- **TRECHO PARA LEITURA**
O tempo. Nesta Copa do Mundo, foi algo completamente antagônico e incoerente. Assim como voou, se arrastou. Quando corria devagar, nos fazia pensar em casa, na família, na distância, na quantidade de dias que ficaríamos no Catar. Quando passou rápido, foi pela intensidade de uma cobertura desse tamanho.
Parece que foi ontem que chegamos e mergulhamos nessa loucura que é o Mundial. Acompanhamos as 32 seleções. Os 64 jogos. O dia a dia da Seleção Brasileira, enquanto o sonho do hexa parecia mais uma certeza dentro de cada brasileiro. Como equipe, nos dividimos. E somamos. E multiplicamos. Sobretudo, histórias.
Sobre o Brasil, queríamos ter contado mais. Ainda sentimos o gosto amargo da precoce eliminação nas quartas de final. Chegar ao domingo, 18 de dezembro de 2023, sem falar da nossa Seleção, dá um aperto no coração, um nó na garganta. Era uma geração que poderia ter ido além e não foi. É preciso que muitos fiquem pelo caminho para que só um seja coroado.
A primeira Copa em um país do Oriente Médio nos deixou mais atentos e abertos ao que é tão diferente no nosso mundinho ocidental. Saímos do nosso quadrado para ouvir o outro. Lembro de quando encontrei uma menina marroquina, em plena festa da classificação do Marrocos para uma semifinal inédita na história d país. O Souq Waqif estava lotado de torcedores quando ela se aproximou de mim. Falou uma frase em árabe. Eu não compreendi. Perguntei se ela falava inglês e ela não entendeu. Apontei para mim mesma e falei meu nome, ela apontou para ela mesma e disse o dela. Maria, pequena Maria. Tinha no máximo 5 anos. E fez tanta coisa ter sentido a partir dali.
O encontro de nações, culturas e povos num evento como este, é pura troca. Só assim para compreendermos a paixão da torcida africana que mais longe chegou num Mundial e o significado dessa conquista no grito e no canto do torcedor. Na dedicação do jogador que dá tudo de si. Na convicção do técnico.
Num país em que uma mesma família está no poder há quase 200 anos, em que se questiona os direitos das mulheres e os direitos humanos, uma princesa que mais parece ser gente como a gente. Asma Al Thani, a sheikha montanhista. A primeira mulher catari a subir o Everest, tenta entrar em uma escalada desafiadora: a que luta pelo protagonismo feminino. Diretora de Marketing e Comunicação do Comitê Olímpico do Catar, já vislumbra mais um importante evento esportivo por aqui. As Olimpíadas!

- **AMOSTRA DOS DADOS**
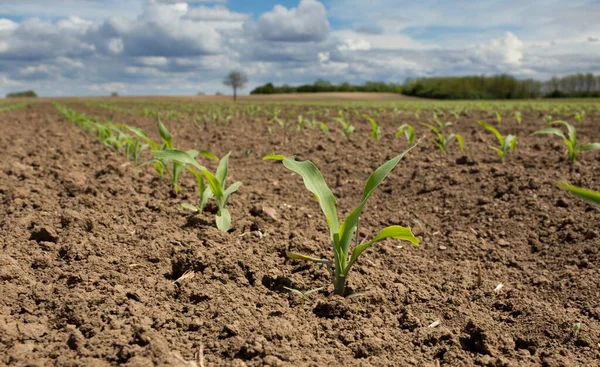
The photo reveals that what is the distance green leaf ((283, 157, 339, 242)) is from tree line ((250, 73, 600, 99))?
2162 inches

- **OBJETIVO**
Pode reescrever o texto sobre a Copa no Catar a partir das palavras que trazem "Sobre o Brasil, queríamos" e parar logo depois de "um seja coroado.", trocando "gosto amargo" por "sabor amargo"?

- **RESPOSTA COMPLETA**
Sobre o Brasil, queríamos ter contado mais. Ainda sentimos o sabor amargo da precoce eliminação nas quartas de final. Chegar ao domingo, 18 de dezembro de 2023, sem falar da nossa Seleção, dá um aperto no coração, um nó na garganta. Era uma geração que poderia ter ido além e não foi. É preciso que muitos fiquem pelo caminho para que só um seja coroado.